Key Compliance Takeaways

The settlements carry a number of key takeaways for companies’ compliance programs. The FCPA-related internal control DPA clearly demonstrates the DOJ’s acceptance of the view expressed by the SEC that FCPA compliance program elements form an essential part of a company’s internal controls.  They also clearly evidence the US government’s – in particular the SEC’s – intention to expand its enforcement focus to include foreign commercial bribery and foreign trade controls. That expansion has clear implications for compliance programs, as they will now need to take into account those risks, alongside the public sector bribery risks companies have focused on to date.  Companies that have not taken steps to integrate these risks into their programs should do so. In some areas of a program, such as due diligence, a combined strategy — encompassing both anti-corruption and foreign trade controls -- can be effective and deliver efficiencies.

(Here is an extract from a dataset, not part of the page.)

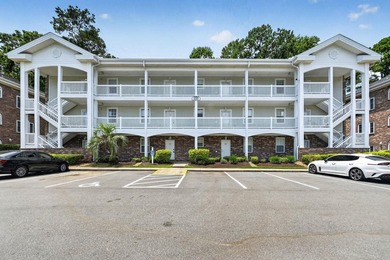 Move-in ready, two-bedroom, two-bathroom end-unit condo with - photo 1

The settlements also reinforce the need for companies to focus on third-party risks, including in their joint venture relationships, and pay particular attention to the due diligence, remediation and integration efforts once in M&A transactions.  With respect to foreign trade control compliance, companies should scrutinize their monitoring of EAR99 items exported “as is” from the United States; although such violations have typically been charged civilly to date, the Weatherford settlements demonstrate that those provisions will be criminally enforced against US and foreign persons where deliberate violations are present, in particular where US government enforcement actions are not the result of voluntary disclosures by subject companies.